= Gu xiaoshuo gouchen =

Chinese literature collection

Gu xiaoshuo gouchen (古小说钩沈 (古小說鉤沉, Gǔ xiǎoshuō gōuchén, Ku hsiao-shuo kou-ch'en); "Rediscovering lost ancient novellas" and other translations) is a collection of lost stories from before the Tang dynasty, compiled from various books. It was assembled by the Chinese writer Lu Xun 魯迅 (1881–1936), a leading figure of modern Chinese literature.

== Introduction ==
The collection is arranged chronologically and comprises a total of 36 books (with xiaoshuo), from Qingshizi 青史子 of pre-Qin times to Jingyiji 旌異記 by Hou Bai 侯白 of the Sui dynasty. The sources are primarily drawn from the Hanshu (Yiwenzhi), the Suishu (Jingjizhi), and the Xin Tangshu (Yiwenzhi), as well as from additional texts not preserved in official historical records. The collection is notable both for its wide range of sources and for its careful textual criticism. It was compiled in 1911 and included in the Complete Works of Lu Xun (Lu Xun quanji, 魯迅全集) in 1938. The material was also used for the first seven chapters of his book Zhongguo xiaoshuo shilüe (中国小说史略; A Brief History of Chinese Fiction, 1925).

▶ Data
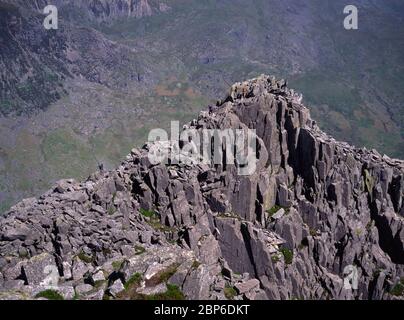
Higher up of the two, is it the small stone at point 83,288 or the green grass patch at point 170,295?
the small stone at point 83,288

▶ Task prompt
In the entry on Gu xiaoshuo gouchen, condense the paragraph beginning "The collection is arranged chronologically" into a short bulleted list that keeps its main facts. The lines above have no connection to the entry on Gu xiaoshuo gouchen.

▶ Result
- Arranged chronologically, with 36 books in total, from Qingshizi of pre-Qin times to Jingyiji by Hou Bai of the Sui dynasty
- Sources drawn mainly from the Hanshu (Yiwenzhi), the Suishu (Jingjizhi) and the Xin Tangshu (Yiwenzhi), plus texts not preserved in official historical records
- Notable for its wide range of sources and careful textual criticism
- Compiled in 1911; included in the Complete Works of Lu Xun in 1938
- Used for the first seven chapters of Zhongguo xiaoshuo shilüe (A Brief History of Chinese Fiction, 1925)